*Activity*
In the material below, please retype the lines from the very first through the one with "MARYLIN No 1", exactly and without pictures.

*Supplied information*
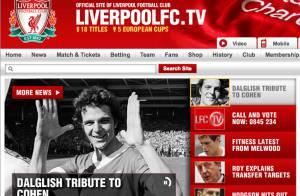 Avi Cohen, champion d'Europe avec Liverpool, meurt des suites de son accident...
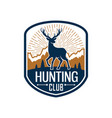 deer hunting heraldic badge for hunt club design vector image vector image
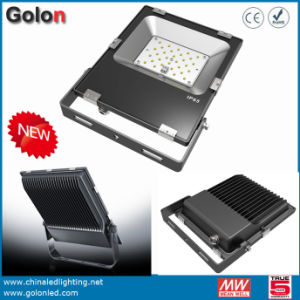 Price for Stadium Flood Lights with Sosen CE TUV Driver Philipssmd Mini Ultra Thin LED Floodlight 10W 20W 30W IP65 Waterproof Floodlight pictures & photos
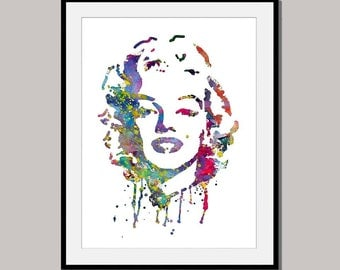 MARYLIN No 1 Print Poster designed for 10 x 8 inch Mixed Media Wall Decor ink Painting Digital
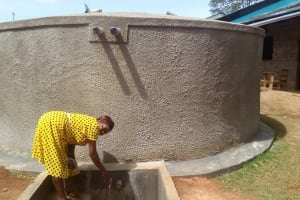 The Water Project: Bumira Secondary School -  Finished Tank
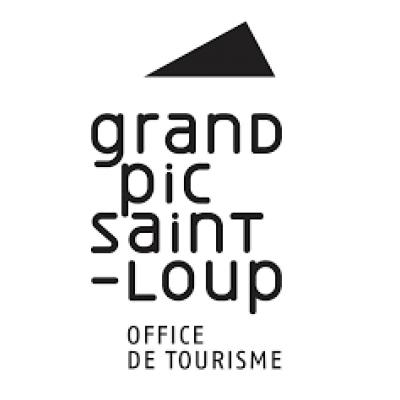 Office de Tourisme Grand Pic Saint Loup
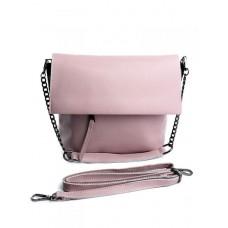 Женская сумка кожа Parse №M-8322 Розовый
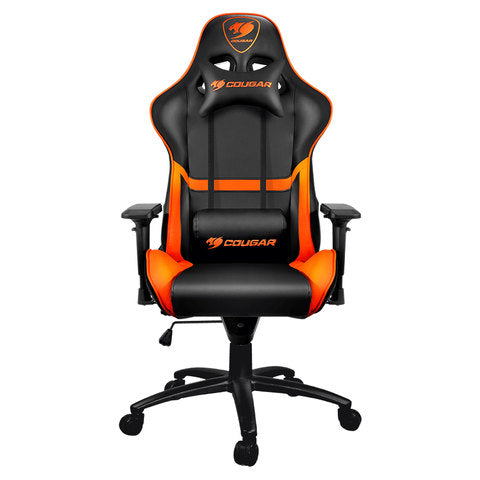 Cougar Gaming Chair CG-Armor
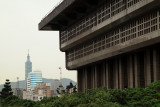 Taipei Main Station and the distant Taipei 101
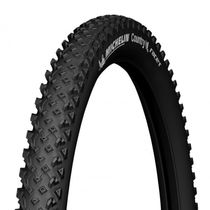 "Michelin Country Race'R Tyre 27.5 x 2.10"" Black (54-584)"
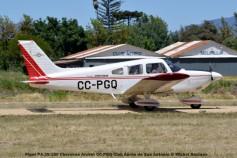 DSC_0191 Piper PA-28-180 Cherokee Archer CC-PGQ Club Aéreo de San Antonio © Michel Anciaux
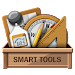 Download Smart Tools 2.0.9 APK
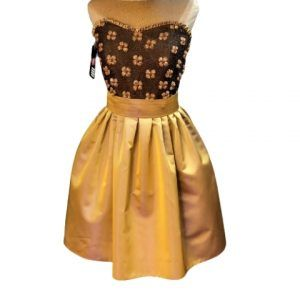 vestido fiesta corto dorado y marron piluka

*Response*
 Avi Cohen, champion d'Europe avec Liverpool, meurt des suites de son accident...
 deer hunting heraldic badge for hunt club design vector image vector image
 Price for Stadium Flood Lights with Sosen CE TUV Driver Philipssmd Mini Ultra Thin LED Floodlight 10W 20W 30W IP65 Waterproof Floodlight pictures & photos
 MARYLIN No 1 Print Poster designed for 10 x 8 inch Mixed Media Wall Decor ink Painting Digital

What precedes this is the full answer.